Ich würde dir empfehlen den Code nicht über Strings zu generieren sondern statt dessen eine Template Engine wie Velocity, Freemarker oder StringTemplate zu verwenden. Außerdem sollte man darauf achten, vom Entwickler geänderten Code nicht zu überschreiben.
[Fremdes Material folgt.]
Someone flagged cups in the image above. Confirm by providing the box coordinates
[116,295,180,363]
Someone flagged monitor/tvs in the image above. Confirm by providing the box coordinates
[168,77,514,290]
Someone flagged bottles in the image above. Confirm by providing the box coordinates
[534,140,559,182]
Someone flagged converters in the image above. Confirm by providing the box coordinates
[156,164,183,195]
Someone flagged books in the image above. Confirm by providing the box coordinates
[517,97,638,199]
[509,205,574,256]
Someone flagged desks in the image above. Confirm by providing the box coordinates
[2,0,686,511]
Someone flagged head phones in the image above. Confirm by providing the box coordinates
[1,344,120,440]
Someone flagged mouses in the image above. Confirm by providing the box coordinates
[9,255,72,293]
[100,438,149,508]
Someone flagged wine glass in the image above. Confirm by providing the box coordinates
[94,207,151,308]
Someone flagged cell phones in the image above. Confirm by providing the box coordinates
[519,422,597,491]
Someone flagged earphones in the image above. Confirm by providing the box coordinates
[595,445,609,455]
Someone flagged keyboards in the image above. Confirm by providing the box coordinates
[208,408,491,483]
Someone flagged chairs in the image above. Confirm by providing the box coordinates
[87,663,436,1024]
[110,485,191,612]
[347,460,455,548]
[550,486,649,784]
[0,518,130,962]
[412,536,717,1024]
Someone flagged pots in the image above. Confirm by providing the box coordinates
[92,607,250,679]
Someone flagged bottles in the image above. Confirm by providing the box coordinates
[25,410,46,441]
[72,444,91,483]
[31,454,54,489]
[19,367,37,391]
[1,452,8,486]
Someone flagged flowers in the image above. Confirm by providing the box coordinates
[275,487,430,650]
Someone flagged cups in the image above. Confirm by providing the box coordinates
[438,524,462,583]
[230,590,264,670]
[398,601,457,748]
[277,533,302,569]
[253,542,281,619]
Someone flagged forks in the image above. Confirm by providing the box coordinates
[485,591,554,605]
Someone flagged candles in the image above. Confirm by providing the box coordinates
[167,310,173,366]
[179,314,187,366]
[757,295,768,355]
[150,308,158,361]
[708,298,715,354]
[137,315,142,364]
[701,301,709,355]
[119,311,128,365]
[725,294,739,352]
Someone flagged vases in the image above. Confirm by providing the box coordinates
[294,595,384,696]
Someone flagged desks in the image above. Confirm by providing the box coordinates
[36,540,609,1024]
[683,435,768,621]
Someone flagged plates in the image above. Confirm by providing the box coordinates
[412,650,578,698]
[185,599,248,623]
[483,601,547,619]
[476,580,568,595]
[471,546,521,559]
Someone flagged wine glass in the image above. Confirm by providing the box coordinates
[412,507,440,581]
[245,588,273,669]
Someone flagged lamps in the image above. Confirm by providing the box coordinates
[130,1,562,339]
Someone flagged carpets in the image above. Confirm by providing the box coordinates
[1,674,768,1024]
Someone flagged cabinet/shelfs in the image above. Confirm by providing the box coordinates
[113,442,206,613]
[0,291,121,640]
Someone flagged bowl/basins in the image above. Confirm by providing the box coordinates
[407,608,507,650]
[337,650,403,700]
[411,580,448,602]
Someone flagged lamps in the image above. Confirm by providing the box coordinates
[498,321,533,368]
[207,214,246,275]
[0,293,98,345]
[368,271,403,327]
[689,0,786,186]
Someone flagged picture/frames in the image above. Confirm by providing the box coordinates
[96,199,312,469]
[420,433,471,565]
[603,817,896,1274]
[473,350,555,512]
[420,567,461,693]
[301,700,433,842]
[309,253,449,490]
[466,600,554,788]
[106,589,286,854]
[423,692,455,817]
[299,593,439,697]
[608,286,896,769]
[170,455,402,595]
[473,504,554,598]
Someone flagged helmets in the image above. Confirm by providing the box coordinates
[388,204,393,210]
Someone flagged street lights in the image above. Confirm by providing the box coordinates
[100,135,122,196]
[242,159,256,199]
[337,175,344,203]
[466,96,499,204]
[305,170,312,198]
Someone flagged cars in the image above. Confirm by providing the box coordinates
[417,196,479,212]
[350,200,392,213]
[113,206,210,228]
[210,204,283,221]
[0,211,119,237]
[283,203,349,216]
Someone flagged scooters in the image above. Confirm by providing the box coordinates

Diese Art von Annotation Prozessoren lassen sich auch wunderbar in IDE's integrieren. Hier mal ein Beispiel wie man einen eigenen AnnotationProcessor in die Eclipse IDE integrieren kann:
http://www.tutorials.de/java/367287...n-und-anzeigen-mit-annotation-processors.html

Wenn man eigene AnnotationProcessors entwickelt muss man die auch vernünftig Debuggen können.
Hier ein Beispiel zum Debugging von eigenen AnnotationProcessors:
http://www.tutorials.de/java/367200-annotation-target-annotationprocessor-debug.html

Gruß Tom


----------



## angryBird (6. März 2012)

Vielen Dank für die ausführliche Antwort!
Leider hat das mit der relativen Pfadangabe nicht geklappt. 
Ich habe in eclipse -s als processor option angegeben, oder war das falsch?
Also unter Properties -> Java Compiler -> Annotation Processing und da gibts eine Tabelle "processor options" dort habe ich -s als key und src/de/annotation/ als value angegeben. Dies brachte nicht den gewünschten Erfolg!

Gruß angryBird


----------